Gender Integration in Climate Change and Agricultural Policies: The Case of Nepal
Abstract
Gender integration across national policy processes is critical to ensure effective implementation of climate change adaptation interventions in agriculture. This is especially so for countries like Nepal, where climate vulnerability and women participation in agriculture is high, accompanied by gender gaps in access to information, technologies, markets, and labor burden. To do this, it becomes necessary to address the inter-related issues of gender, agriculture, and climate change instead of looking at them in isolation. This study, therefore, highlights policy gaps to suggest a set of recommendations for improving gender responsiveness at policy level in Nepal. It presents the gender gaps that women face in agriculture, based on data collected from five districts of the country. Subsequently, using the concept of gender-agriculture-climate change nexus, it analyses 20 government policies and related documents of Nepal based on a set of five indicators. The policy analysis elucidates the level of gender integration in agriculture and climate change policies in the country. Eleven of the 15 agriculture related documents acknowledge the need to focus on women farmers, with nine of them also defining provisions for women-related issues in agriculture.
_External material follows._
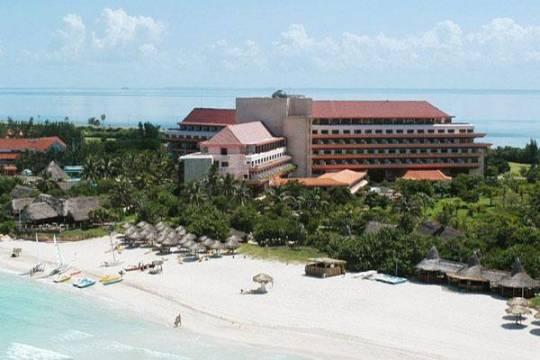 Отель Breezes Bella Costa 4*,  - фото 3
Two of the five climate change policies merely acknowledge gender issues related to climate change. However, only two of the 20 policy documents recognize the need to address gender, climate change, and agricultural issues in coherence. Accordingly, the paper proposes a framework highlighting key points to make policy process and implementation plans in the agriculture sector more gender responsive in Nepal, focusing on the development and promotion of gender responsive Climate-Smart Agriculture technologies and practices. It suggests measures to increase access of assets and services to women farmers, improve their capacity to participate in decision making across levels, and promote transformative changes at both local and policy level.